# SELECTED TEXT
--------
MariaDB JSON_ARRAYAGG gives wrong result - mariadb

I have 2 problems in MariaDB 15.1 when using JSON_ARRAYAGG
The brackets [] are omitted
Incorrect wrong result, values are duplicates or omitted
My database is the following:
user:
+----+------+
| id | name |
+----+------+
| 1 | Jhon |
| 2 | Bob |
+----+------+
car:
+----+---------+-------------+
| id | user_id | model |
+----+---------+-------------+
| 1 | 1 | Tesla |
| 2 | 1 | Ferrari |
| 3 | 2 | Lamborghini |
+----+---------+-------------+
phone:
+----+---------+----------+--------+
| id | user_id | company | number |
+----+---------+----------+--------+
| 1 | 1 | Verzion | 1 |
| 2 | 1 | AT&T | 2 |
| 3 | 1 | T-Mobile | 3 |
| 4 | 2 | Sprint | 4 |
| 5 | 1 | Sprint | 2 |
+----+---------+----------+--------+
1. The brackets [] are omitted
For example this query that gets users with their list of cars:
SELECT
user.id AS id,
user.name AS name,
JSON_ARRAYAGG(
JSON_OBJECT(
'id', car.id,
'model', car.model
)
) AS cars
FROM user
INNER JOIN car ON user.id = car.user_id
GROUP BY user.id;
Result: brackets [] were omitted in cars (JSON_ARRAYAGG has the behavior similar to GROUP_CONCAT)
+----+------+-----------------------------------------------------------+
| id | name | cars |
+----+------+-----------------------------------------------------------+
| 1 | Jhon | {"id": 1, "model": "Tesla"},{"id": 2, "model": "Ferrari"} |
| 2 | Bob | {"id": 3, "model": "Lamborghini"} |
+----+------+-----------------------------------------------------------+
However when adding the filter WHERE user.id = 1, the brackets [] are not omitted:
+----+------+-------------------------------------------------------------+
| id | name | cars |
+----+------+-------------------------------------------------------------+
| 1 | Jhon | [{"id": 1, "model": "Tesla"},{"id": 2, "model": "Ferrari"}] |
+----+------+-------------------------------------------------------------+
2. Incorrect wrong result, values are duplicates or omitted
This error is strange as the following conditions must be met:
Consult more than 2 tables
The DISTINCT option must be used
A user has at least 2 cars and at least 3 phones.
--------
Spatial relation data
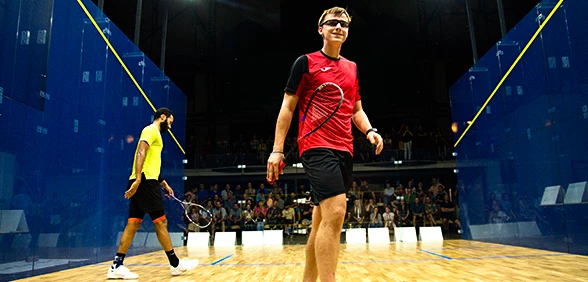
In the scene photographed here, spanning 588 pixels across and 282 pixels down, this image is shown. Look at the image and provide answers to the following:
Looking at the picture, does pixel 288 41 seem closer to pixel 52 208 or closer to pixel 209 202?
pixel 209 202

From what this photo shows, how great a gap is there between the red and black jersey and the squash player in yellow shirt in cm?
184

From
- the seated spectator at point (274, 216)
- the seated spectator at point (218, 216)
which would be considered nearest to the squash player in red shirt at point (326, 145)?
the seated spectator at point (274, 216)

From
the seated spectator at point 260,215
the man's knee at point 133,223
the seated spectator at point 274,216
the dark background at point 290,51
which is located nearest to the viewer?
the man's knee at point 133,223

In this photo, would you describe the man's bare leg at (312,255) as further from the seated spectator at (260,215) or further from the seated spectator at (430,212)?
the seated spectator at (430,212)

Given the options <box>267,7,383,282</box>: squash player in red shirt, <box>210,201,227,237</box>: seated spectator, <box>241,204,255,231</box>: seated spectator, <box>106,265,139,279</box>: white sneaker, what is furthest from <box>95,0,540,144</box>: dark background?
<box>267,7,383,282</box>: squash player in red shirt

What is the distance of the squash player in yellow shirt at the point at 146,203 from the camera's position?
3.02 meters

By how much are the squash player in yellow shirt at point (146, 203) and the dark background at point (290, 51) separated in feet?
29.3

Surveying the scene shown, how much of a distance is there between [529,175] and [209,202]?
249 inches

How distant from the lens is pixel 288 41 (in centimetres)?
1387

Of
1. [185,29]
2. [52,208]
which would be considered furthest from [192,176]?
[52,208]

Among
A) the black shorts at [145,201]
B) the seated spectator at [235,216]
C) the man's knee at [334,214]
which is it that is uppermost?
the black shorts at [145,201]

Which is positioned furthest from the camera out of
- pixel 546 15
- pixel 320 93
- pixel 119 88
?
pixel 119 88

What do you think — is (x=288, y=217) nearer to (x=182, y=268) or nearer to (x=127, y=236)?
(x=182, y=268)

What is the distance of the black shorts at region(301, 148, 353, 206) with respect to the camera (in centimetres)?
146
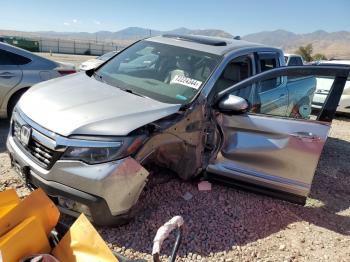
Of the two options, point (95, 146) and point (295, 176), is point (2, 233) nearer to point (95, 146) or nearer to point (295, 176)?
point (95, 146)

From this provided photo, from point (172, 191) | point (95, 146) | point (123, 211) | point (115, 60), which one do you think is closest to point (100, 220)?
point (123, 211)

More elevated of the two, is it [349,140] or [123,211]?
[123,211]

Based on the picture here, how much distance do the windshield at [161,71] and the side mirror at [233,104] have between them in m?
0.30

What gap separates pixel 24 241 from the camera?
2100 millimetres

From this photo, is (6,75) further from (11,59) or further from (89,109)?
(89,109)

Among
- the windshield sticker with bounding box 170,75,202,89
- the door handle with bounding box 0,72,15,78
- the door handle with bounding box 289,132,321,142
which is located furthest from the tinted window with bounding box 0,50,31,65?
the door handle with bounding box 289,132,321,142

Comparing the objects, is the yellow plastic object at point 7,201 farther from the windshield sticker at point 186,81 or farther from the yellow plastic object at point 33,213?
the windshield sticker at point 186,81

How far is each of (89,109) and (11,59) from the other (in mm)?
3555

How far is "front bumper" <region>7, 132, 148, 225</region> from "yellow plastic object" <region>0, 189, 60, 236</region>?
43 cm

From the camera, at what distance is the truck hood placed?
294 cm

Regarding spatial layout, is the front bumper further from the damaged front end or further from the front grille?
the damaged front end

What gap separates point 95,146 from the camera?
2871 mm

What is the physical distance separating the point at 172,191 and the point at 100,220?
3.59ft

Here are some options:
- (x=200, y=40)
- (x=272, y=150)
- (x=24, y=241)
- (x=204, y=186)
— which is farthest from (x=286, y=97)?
--------
# REQUIREMENTS
[A] In the thread on MariaDB JSON_ARRAYAGG, what filter causes the brackets [] to appear in the cars column?
[B] Continue the thread on MariaDB JSON_ARRAYAGG from its last line.

# ANSWERS TO EACH TASK
[A] WHERE user.id = 1

[B]
Duplicate values
for example, this query that gets users with their car list and their phone list:
SELECT
user.id AS id,
user.name AS name,
JSON_ARRAYAGG( DISTINCT
JSON_OBJECT(
'id', car.id,
'model', car.model
)
) AS cars,
JSON_ARRAYAGG( DISTINCT
JSON_OBJECT(
'id', phone.id,
'company', phone.company,
'number', phone.number
)
) AS phones
FROM user
INNER JOIN car ON user.id = car.user_id
INNER JOIN phone ON user.id = phone.user_id
GROUP BY user.id;
I will leave the output in json format and I will only leave the elements that interest.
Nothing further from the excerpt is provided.